### Brano
Una mattina venne bloccato dalla National Security con la semplice accusa
d’essere un simpatizzante del movimento ‘6 Aprile’. Questo, che prende il nome
dal giorno del 2008 in cui ci fu il grande sciopero industriale di al Kubra,
aveva guidato la rivolta anti Mubarak di piazza Tahrir, restando attivo anche
durante l’anno di presidenza Morsi e nei mesi seguenti la sua caduta. Ma dopo
aver attaccato la Fratellanza Musulmana con l’eccidio della moschea Rabaa
dell’agosto 2013, l’apparato militare e politico di sostegno a Sisi, iniziava a
colpire i gruppi laici fra cui gli stessi alleati post nasseriani e liberali. Nel
mirino coercitivo finivano anche i giovani ribelli della Primavera 2011, di cui
il gruppo ‘6 Aprile’ era una delle realtà più attive, che pure aveva
partecipato all’ubriacatura anti-islamica della raccolta di firme per chiedere
la rimozione di Morsi nel maggio-giugno 2013. I fermi e gli arresti,
giustificati da motivi di “sicurezza nazionale” diventarono legali nella primavera 2014 con un
pronunciamento della Corte Suprema del Cairo che parlava di “diffamazione delle
autorità interne e pericolo di spionaggio a favore di potenze straniere”.
Ecco, dunque, che le accuse rivolte a elementi
simili ad Ahmer si fanno gravissime. Così il ragazzo finisce in una di quelle
galere dove i poliziotti oltre ai colpi proibiti, alla ‘posizione del pollo’ inflitta al detenuto, riempivano la cella
d’acqua dopo aver collocato fili con corrente elettrica attiva. Centocinquanta
giorni di quest’inferno, dal 30 settembre 2014 al 29 gennaio dell’anno
successivo. Quindi un barlume: un mattino Ahmer sentì stridor di ferri e chiavi, nel giro di un’ora la sua cella s’apriva, l’ufficio detenzione gli aveva
fatto firmare delle carte e un sole, pur invernale, risplendeva sulla sua
testa. Sembrava un regalo, a quattro anni dalla rivolta che voleva cambiare
l’Egitto e non c’era riuscita. Però la liberazione di Ahmer durò un soffio.
Non s’accorse che continuava a essere pedinato e dopo qualche giorno venne
nuovamente fermato. Gli spiegarono che doveva pagare diecimila euro per una
liberazione definitiva. Grazie al giro di amici e aiuti familiari il giovane
trovò l’ingente cifra. Eppure l’angoscia l’assillava, pensò alla fuga in
Turchia, nazione che all’epoca rilasciava facilmente i visti. Pagò nuovamente,
pur sapendo che se il visto non gli fosse arrivato avrebbe perso il denaro.

### Dati archiviati
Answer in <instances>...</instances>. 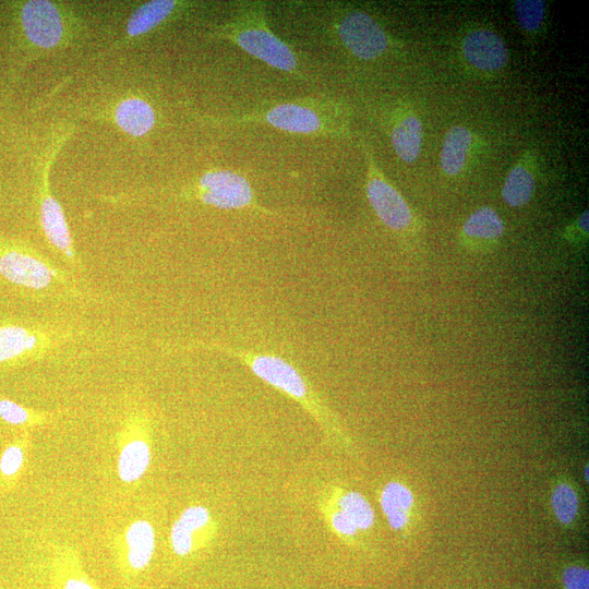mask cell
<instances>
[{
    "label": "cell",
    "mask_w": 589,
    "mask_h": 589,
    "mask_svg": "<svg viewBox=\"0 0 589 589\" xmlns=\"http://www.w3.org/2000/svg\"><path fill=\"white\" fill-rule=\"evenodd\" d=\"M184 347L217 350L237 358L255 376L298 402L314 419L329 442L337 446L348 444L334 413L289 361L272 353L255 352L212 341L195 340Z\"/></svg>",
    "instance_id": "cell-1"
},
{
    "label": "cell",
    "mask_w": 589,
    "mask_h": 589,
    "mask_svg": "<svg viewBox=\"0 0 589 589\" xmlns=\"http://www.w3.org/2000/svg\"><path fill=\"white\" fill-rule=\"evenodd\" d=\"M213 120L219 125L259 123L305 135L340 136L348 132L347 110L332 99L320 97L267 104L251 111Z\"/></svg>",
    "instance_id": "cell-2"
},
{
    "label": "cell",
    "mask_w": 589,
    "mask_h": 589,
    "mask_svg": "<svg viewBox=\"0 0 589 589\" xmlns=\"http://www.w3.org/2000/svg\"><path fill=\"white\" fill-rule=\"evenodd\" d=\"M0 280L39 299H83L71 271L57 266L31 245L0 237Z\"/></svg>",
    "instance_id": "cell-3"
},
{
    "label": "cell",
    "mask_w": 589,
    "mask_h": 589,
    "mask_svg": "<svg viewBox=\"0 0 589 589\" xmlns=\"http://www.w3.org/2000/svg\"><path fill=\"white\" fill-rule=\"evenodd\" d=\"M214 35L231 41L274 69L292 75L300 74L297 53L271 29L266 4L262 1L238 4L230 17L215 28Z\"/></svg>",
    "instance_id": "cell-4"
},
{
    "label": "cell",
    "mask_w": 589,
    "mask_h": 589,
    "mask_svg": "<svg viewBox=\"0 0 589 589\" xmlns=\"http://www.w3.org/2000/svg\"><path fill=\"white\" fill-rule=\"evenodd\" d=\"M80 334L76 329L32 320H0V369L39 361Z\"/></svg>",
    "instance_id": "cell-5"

### Obiettivi
1. Rispondi a queste domande sul brano:
(a) Da quale evento prende il nome il movimento '6 Aprile'?
(b) Per quanti giorni rimase in carcere Ahmer, e tra quali date?
(c) Quale somma gli dissero di pagare per una liberazione definitiva?
2. Riporta fedelmente la parte del brano che si apre con le parole "Ecco, dunque, che" e si chiude con "durò un soffio.".
3. Elenca, per favore, tutte le persone chiamate per nome nel brano.
Ci si basa soltanto sul brano, non sul materiale.

### Risposte agli esercizi
1.
(a) Dal giorno del 2008 in cui ci fu il grande sciopero industriale di al Kubra.
(b) Centocinquanta giorni, dal 30 settembre 2014 al 29 gennaio dell'anno successivo.
(c) Diecimila euro.

2.
Ecco, dunque, che le accuse rivolte a elementi
simili ad Ahmer si fanno gravissime. Così il ragazzo finisce in una di quelle
galere dove i poliziotti oltre ai colpi proibiti, alla ‘posizione del pollo’ inflitta al detenuto, riempivano la cella
d’acqua dopo aver collocato fili con corrente elettrica attiva. Centocinquanta
giorni di quest’inferno, dal 30 settembre 2014 al 29 gennaio dell’anno
successivo. Quindi un barlume: un mattino Ahmer sentì stridor di ferri e chiavi, nel giro di un’ora la sua cella s’apriva, l’ufficio detenzione gli aveva
fatto firmare delle carte e un sole, pur invernale, risplendeva sulla sua
testa. Sembrava un regalo, a quattro anni dalla rivolta che voleva cambiare
l’Egitto e non c’era riuscita. Però la liberazione di Ahmer durò un soffio.

3. Mubarak, Morsi, Sisi, Ahmer